[Do this] The output should consist solely of the line containing "What is the proximity" and the lines that follow it through the end of the data below.

[Data extracted from a collection]
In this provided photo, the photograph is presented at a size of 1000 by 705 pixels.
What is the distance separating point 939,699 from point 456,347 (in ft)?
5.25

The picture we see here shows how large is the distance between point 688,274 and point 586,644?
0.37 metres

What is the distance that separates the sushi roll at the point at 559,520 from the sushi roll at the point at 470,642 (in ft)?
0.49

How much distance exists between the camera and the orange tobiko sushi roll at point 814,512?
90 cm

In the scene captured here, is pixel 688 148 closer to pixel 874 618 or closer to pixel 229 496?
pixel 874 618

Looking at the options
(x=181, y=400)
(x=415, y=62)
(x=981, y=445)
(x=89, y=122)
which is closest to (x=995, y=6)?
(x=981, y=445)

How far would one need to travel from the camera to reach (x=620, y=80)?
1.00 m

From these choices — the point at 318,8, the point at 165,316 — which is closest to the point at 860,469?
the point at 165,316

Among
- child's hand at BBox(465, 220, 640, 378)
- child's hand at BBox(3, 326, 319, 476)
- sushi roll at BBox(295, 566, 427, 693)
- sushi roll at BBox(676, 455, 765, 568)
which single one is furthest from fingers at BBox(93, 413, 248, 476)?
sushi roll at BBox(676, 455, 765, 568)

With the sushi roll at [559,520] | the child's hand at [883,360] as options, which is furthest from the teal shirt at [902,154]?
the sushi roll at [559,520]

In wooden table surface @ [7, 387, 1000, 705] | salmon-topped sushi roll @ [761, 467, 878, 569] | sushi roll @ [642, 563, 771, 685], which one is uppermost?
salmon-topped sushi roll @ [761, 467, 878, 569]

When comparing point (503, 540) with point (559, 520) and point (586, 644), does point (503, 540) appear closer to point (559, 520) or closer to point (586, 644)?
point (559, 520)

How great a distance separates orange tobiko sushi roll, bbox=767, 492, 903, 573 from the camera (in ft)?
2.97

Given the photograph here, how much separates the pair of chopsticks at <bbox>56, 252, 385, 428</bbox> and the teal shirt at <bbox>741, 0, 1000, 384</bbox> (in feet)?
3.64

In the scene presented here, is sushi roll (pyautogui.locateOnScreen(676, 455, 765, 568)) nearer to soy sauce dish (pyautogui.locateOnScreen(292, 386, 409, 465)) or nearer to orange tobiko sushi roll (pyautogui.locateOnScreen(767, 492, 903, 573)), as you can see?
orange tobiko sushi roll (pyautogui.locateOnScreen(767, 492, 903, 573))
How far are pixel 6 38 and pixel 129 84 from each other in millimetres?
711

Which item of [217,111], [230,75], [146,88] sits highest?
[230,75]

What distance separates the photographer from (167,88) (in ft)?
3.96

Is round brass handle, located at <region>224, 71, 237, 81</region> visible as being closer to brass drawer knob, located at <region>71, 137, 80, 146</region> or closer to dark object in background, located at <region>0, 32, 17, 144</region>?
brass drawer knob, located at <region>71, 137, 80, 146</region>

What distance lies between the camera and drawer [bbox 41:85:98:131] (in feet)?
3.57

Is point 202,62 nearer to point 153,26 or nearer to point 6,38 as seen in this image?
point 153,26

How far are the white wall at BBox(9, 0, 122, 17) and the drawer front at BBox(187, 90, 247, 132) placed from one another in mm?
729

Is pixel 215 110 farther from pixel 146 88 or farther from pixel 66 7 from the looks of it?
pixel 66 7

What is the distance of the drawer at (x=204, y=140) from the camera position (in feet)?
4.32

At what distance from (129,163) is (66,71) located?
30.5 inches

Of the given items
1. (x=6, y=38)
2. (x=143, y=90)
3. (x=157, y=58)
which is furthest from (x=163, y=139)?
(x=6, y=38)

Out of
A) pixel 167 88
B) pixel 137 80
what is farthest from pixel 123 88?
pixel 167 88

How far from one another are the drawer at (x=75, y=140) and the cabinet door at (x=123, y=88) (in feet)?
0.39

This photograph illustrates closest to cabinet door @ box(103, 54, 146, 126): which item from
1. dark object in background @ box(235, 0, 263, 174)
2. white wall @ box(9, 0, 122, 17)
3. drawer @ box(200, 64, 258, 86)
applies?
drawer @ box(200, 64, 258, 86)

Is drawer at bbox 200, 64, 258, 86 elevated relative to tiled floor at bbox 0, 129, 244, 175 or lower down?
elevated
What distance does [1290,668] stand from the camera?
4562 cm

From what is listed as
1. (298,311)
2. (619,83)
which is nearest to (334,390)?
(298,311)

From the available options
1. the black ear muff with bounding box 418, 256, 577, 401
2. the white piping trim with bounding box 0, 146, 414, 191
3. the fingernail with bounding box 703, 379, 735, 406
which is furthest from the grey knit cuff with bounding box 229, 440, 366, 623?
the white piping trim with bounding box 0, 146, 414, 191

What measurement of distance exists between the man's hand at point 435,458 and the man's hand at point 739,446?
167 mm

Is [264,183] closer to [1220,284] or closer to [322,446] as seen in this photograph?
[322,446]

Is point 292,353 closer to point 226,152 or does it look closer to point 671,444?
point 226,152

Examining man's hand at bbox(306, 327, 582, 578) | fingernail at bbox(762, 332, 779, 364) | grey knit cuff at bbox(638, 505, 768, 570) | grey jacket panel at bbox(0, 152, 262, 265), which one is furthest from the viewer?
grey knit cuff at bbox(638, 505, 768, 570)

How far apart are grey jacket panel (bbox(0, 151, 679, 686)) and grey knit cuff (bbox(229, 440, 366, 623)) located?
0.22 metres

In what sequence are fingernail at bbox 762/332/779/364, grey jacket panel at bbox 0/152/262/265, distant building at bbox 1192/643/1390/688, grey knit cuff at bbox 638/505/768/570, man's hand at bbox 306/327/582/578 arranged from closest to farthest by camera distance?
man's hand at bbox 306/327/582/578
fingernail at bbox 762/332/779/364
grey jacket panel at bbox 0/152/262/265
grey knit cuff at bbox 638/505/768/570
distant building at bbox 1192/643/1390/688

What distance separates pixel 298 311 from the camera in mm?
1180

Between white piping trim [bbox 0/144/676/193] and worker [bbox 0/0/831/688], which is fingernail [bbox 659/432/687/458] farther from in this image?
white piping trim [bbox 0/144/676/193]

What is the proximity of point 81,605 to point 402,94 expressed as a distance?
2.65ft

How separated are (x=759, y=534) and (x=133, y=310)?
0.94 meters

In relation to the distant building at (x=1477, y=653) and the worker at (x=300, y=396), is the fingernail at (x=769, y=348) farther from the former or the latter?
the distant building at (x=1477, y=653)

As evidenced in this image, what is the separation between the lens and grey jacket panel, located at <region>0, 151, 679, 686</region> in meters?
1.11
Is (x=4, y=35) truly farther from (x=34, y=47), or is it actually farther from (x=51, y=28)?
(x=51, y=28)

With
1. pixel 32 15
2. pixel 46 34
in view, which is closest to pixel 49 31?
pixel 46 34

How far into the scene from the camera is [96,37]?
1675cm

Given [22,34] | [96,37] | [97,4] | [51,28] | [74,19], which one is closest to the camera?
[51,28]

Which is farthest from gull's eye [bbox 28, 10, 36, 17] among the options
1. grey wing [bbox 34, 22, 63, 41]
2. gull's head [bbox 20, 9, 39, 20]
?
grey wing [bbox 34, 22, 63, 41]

[Worked solution]
What is the proximity of point 81,605 to point 402,94 expressed as a distance?
2.65ft

How separated are (x=759, y=534) and (x=133, y=310)?
0.94 meters

In relation to the distant building at (x=1477, y=653) and the worker at (x=300, y=396), is the fingernail at (x=769, y=348) farther from the former or the latter?
the distant building at (x=1477, y=653)

As evidenced in this image, what is the separation between the lens and grey jacket panel, located at <region>0, 151, 679, 686</region> in meters?
1.11
Is (x=4, y=35) truly farther from (x=34, y=47), or is it actually farther from (x=51, y=28)?
(x=51, y=28)

With
1. pixel 32 15
2. pixel 46 34
in view, which is closest to pixel 49 31?
pixel 46 34

How far into the scene from the camera is [96,37]?
1675cm

Given [22,34] | [96,37] | [97,4] | [51,28] | [74,19], which one is closest to the camera?
[51,28]

Which is farthest from gull's eye [bbox 28, 10, 36, 17] among the options
1. grey wing [bbox 34, 22, 63, 41]
2. gull's head [bbox 20, 9, 39, 20]
?
grey wing [bbox 34, 22, 63, 41]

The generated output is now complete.